Local weather enthusiast offers up data and more

Tuesday, September 11, 2007

By DREW STOREY

Everyone native to the State of Michigan knows how unpredictable the weather can be. Watch a local news report declaring rain, and the dry sun could just as easily be cooking your lawn at the same time.

Penetrate the rain in an automobile, and you are likely to eventually drive in and out of the edge of precipitation.

Though the weather could be totally different on the north end of Walker, residents of the Riverbend area have access via the Internet to live, accurate weather analysis thanks to 42-year- old Tim Hanko.

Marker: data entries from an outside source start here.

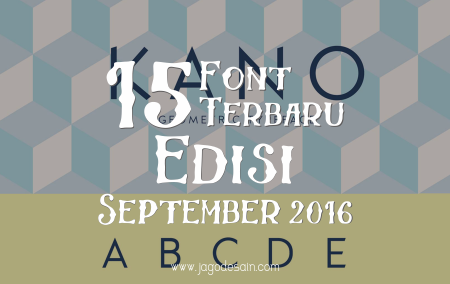 Download 15 Font Terbaru Gratis Edisi September 2016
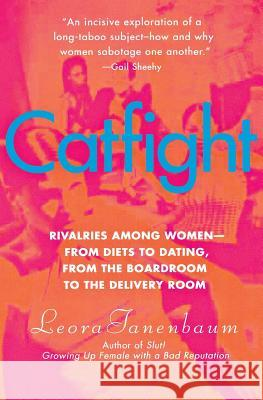 Catfight: Rivalries Among Women--From Diets to Dating, from the Boardroom to the Delivery Room Leora Tanenbaum 9780060528386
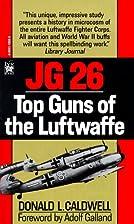 JG 26: Top Guns of the Luftwaffe by Donald…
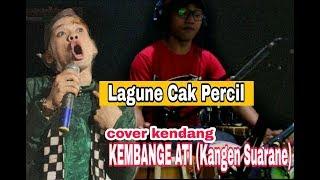 Gambar cover Cover Kendang: Lagu Cak Percil Kangen suarane (Kembange Ati) #cakpercil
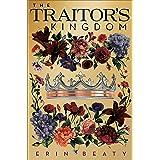 The Traitor's Kingdom (Traitor's Trilogy, 3)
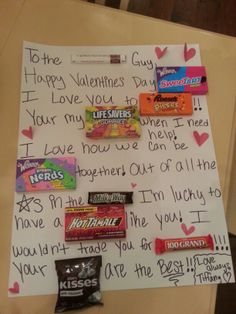 Made this for my boyfriend for this coming valentines day on 2/14/14. The top candy bar is one of the worlds finest candy bars! I found this idea on pinterest and decided to give it a try and loved the way it came out. All the candy came from the dollar store and the poster from michaels craft store and the hearts i cut from construction paper.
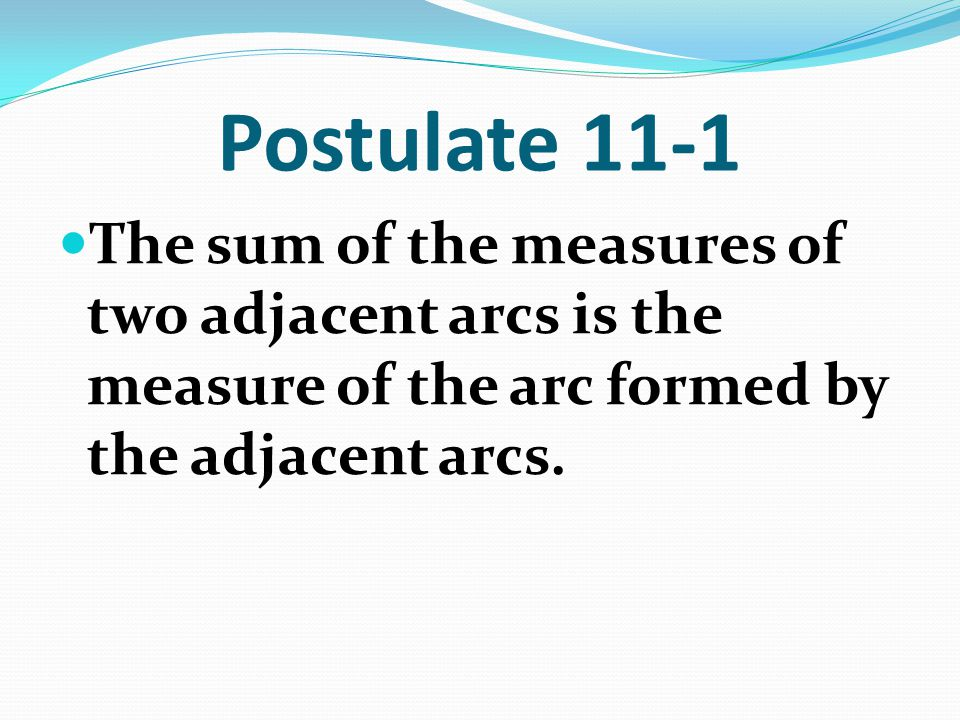 Postulate 11-1 The sum of the measures of two adjacent arcs is the measure of the arc formed by the adjacent arcs.
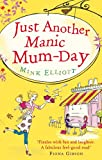 Mink Elliott Just Another Manic Mum-Day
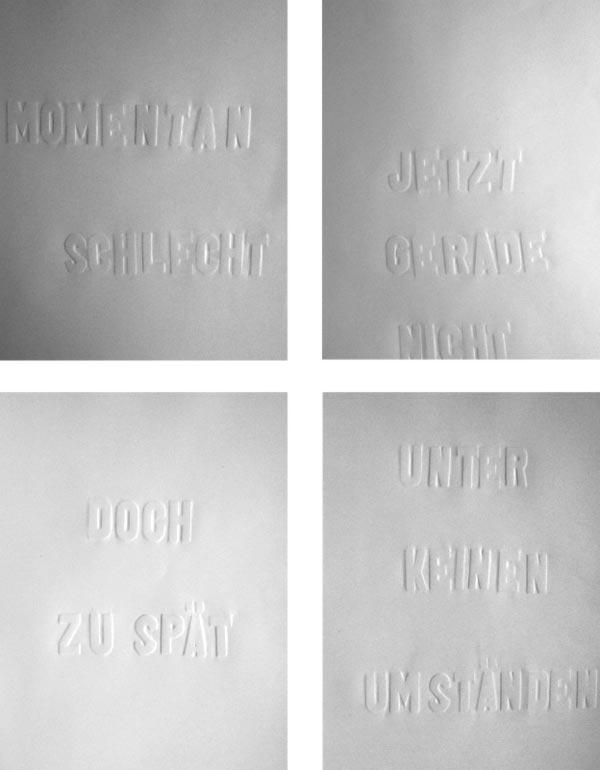 """""""heute eher nicht"""", Reihe von 33 A4 Blättern, 2007"""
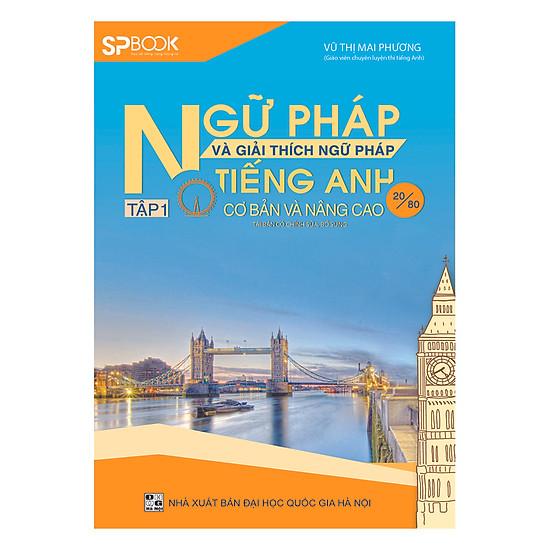 Ngữ Pháp Và Giải Thích Ngữ Pháp Tiếng Anh Cơ Bản Và Nâng Cao 20/80 (Tập 1)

It wasn't just seeing what would become his first weather station at Best Buy that got him interested in the idea of observing and tracking the weather. Early experiences of being pulled from bed in the middle of the night by his father to watch a thunderstorm approach fed an interest that culminated in the purchase of his first weather station. This passion was passed on to Hanko and he wouldn't have it any other way.

Two years later, Hanko has upgraded his system to a Davis Vantage Pro 2, which stands mounted to his roof. Though the station itself retails for under $500, the amount of additions, software and monthly subscriptions to accompany the weather station add up very quickly.

Most of the software Hanko has purchased is so the information processed by his weather station can be displayed, collected and cross-referenced on his Web site, www.thanko.info.

The Web site consists of live graphics measuring everything from rainfall to wind speed to barometric pressure. Data can be compiled in graphs from every day since Hanko established the system over a year ago. And there is a live camera feed, just in case you want to take a look for yourself.

"This thing is loaded with features," said Hanko. He makes the statement almost declaring that, even a year after the purchase, he still has a lot to learn.

Having grown up in the area attending Hope Protestant Reformed Christian School, Hanko's childhood was television free. This nurtured a passion for reading, which has been his source of learning about and constructing the weather station and the Web site.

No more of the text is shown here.